Tasks to perform:
1) In the article on Chile's conservation law, reproduce the passage from "Nevertheless, the creation" up to and including "such legal figure.", replacing "voluntary mechanism" with "optional mechanism".
2) According to the article on Chile's conservation law, on what date was the new law published in the Official Gazette?

Excerpt to read:
·····

Chile: Creation Of A New Law That Creates An In Rem Right Of Conservation

Last Updated: 30 June 2016
Article by Felipe Moro, José Miguel Bellagamba and Paula Rojas
Most Read Contributor in Chile, October 2017

A new law that creates an in rem right of conservation over real estate has been published in the Official Gazette on June 25, 2016 (the "Law of IRRC").

The Law of IRCC aims to create an instrument to facilitate and promote the participation of the private sector in the environmental conservation of Chile, supplementing thereby the conservation activities carried out by the State in this regard. The foregoing is based, principally, on article 19 No. 8 of the Political Constitution of Chile, which grants to the State the duty to safeguard the preservation of nature, allowing the State to establish specific limitations on the exercise of certain rights for such purpose.

Nevertheless, the creation of this new in rem right is based on Comparative Law. The United States of America has included in its legislation a type of easement called "conservation easement", as a voluntary mechanism that permits the owners of certain property to limit its use for conservation purposes, without losing their right of domain over it. Likewise, since 1992, Costa Rica has had a similar instrument in its body of laws, and more than 3,000 hectares of private land have been protected under such legal figure.

The in rem right of conservation is defined by the Law of IRRC in article No. 2 as, "an in rem right which grants the authority to preserve the environmental heritage of an estate or some of its attributes and purposes", underlining that the referred right must be created, "in a free and voluntary basis by the owner of the estate in benefit of a specific person or legal entity". In other words, these are not liens and encumbrances imposed by the authority, but rather, an in rem right that is voluntarily created through a constitutive agreement (the "Constitutive Agreement"), with the purpose of providing mechanisms for individuals or private entities to materialize their spirit of conservation, granting continuity over time to their initiatives.

·····

Data segment:
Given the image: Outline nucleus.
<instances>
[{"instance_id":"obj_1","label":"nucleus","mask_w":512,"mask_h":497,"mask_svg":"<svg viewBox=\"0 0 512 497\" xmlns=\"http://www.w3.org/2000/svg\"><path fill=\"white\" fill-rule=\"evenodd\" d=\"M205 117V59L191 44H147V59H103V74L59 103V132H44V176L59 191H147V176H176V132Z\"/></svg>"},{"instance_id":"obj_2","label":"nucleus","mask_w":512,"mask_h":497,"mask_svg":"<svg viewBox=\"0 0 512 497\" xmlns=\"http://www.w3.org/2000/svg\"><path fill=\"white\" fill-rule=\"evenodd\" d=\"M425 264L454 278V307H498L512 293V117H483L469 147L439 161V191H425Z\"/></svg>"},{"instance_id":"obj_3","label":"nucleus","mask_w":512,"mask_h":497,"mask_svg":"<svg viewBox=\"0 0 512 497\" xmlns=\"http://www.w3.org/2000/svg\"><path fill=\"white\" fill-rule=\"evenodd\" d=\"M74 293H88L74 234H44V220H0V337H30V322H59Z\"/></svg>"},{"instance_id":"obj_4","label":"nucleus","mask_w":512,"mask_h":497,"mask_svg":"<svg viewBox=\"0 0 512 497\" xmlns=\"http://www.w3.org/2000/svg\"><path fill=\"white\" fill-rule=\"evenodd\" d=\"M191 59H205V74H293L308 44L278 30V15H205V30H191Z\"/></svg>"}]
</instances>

·····

Per-task outputs:
1)
Nevertheless, the creation of this new in rem right is based on Comparative Law. The United States of America has included in its legislation a type of easement called "conservation easement", as a optional mechanism that permits the owners of certain property to limit its use for conservation purposes, without losing their right of domain over it. Likewise, since 1992, Costa Rica has had a similar instrument in its body of laws, and more than 3,000 hectares of private land have been protected under such legal figure.

2) June 25, 2016.